KETENTUAN SOAL: Dalam bacaan tentang Asy Syafaa’ah, seperti apa jasad kaum yang dikeluarkan dari neraka setelah Al Hayaat ditumpahkan pada mereka?

BACAAN YANG DIBERIKAN:
=======
Menurut para ‘Ulama Ahlus SunnahPertama bahwa Asy Syafaa’ah itu adalah bentuk penampakan terhadap kemuliaan dari orang-orang yang memberikan Asy Syafaa’ah, misalnya para Nabi. Ketika para Nabi memberikan Asy Syafaa’ah, maka status mereka adalah mulia dan tinggi derajatnya di sisi Allooh سبحانه وتعالى. Begitu kita melihat Malaikat atau seorang Mu’min memberi Asy Syafaa’ah, atau Al Qur’an memberi Asy Syafaa’ah, maka hal itu menunjukkan bahwa kedudukan mereka adalah tinggi di sisi Allooh سبحانه وتعالى. Karena kalau tidak tinggi status derajatnya, tentulah tidak mungkin Allooh سبحانه وتعالى akan menghargai mereka.

Kedua, Allooh سبحانه وتعالى sayang kepada orang yang diberi Asy Syafaa’ah itu, karenanya maka orang itu diberi Asy Syafaa’ah melalui skenario seperti yang akan kita bahas di bawah ini.

Asy Syafaa’ah adalah perkara yang harus diyakini oleh kita semua. Tidak boleh ada orang yang mengingkarinya, karena telah kuat dalil yang menjadi sandaran untuk meyakini perkara Asy Syafaa’ah tersebut. Banyak dalil, baik itu berupa firman Allooh سبحانه وتعالى maupun sabda Rosuulullooh صلى الله عليه وسلم.

Sebagaimana dalam Hadits Qudsi, diriwayatkan oleh Al Imaam Ahmad no: 11917 berkata Syaikh Syuaib Al Arnaa’uth bahwa Hadits ini Sanadnya Shohiih sesuai dengan syarat Shohiih Imaam Al Bukhoory dan Imaam Muslim, dan diriwayatkan oleh Al Imaam Abdurrozaaq no: 20857, dari Shohabat Abu Saa’id Al Khudry رضي الله عنه, bahwa Rosuulullooh صلى الله عليه وسلم bersabda:

يقول الله شفعت الملائكة وشفعت الأنبياء وشفع المؤمنون وبقي أرحم الراحمين قال فيقبض قبضة من النار – أو قال قبضتين – ناسا لم يعملوا لله خيرا قط قد احترقوا حتى صاروا حمما قال فيؤتى بهم إلى ماء يقال له الحياة فيصب عليهم فينبتون كما تنبت الحبة في حميل السيل قال فيخرجون من أجسادهم مثل اللؤلؤ وفي أعناقهم الخاتم عتقاء الله قال فيقال لهم ادخلوا الجنة

Artinya:

Maka Allooh سبحانه وتعالى berfirman: Para Malaikat, para Nabi, orang-orang yang beriman memberikan Asy Syafaa’ahdan tidak ada yang tersisa kecuali lalu Allooh Yang Maha Pengasih سبحانه وتعالى akan menggenggam satu atau dua genggaman dari neraka kemudian mengeluarkan dari neraka itu kaum, yang tidak pernah dari kaum itu beramal dengan amalan yang baik sedikitpun, sedang mereka telah terbakar dan menjadi arang. Kemudian ditumpahkan pada mereka Al Hayaat (air kehidupan) sehingga mereka pun tumbuh seperti biji kecambah. Lalu keluarlah jasad mereka kembali bagaikan mutiara dan pada pundak mereka tertulis “Bebas dari neraka”, dan dikatakanlah pada mereka, “Masuklah kalian kedalam surga.
=======
BAGIAN DATA:
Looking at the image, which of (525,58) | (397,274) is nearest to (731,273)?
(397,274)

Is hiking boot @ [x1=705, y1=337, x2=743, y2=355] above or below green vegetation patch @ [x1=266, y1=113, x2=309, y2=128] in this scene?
=======
PENYELESAIAN SOAL: Jasad mereka keluar kembali bagaikan mutiara.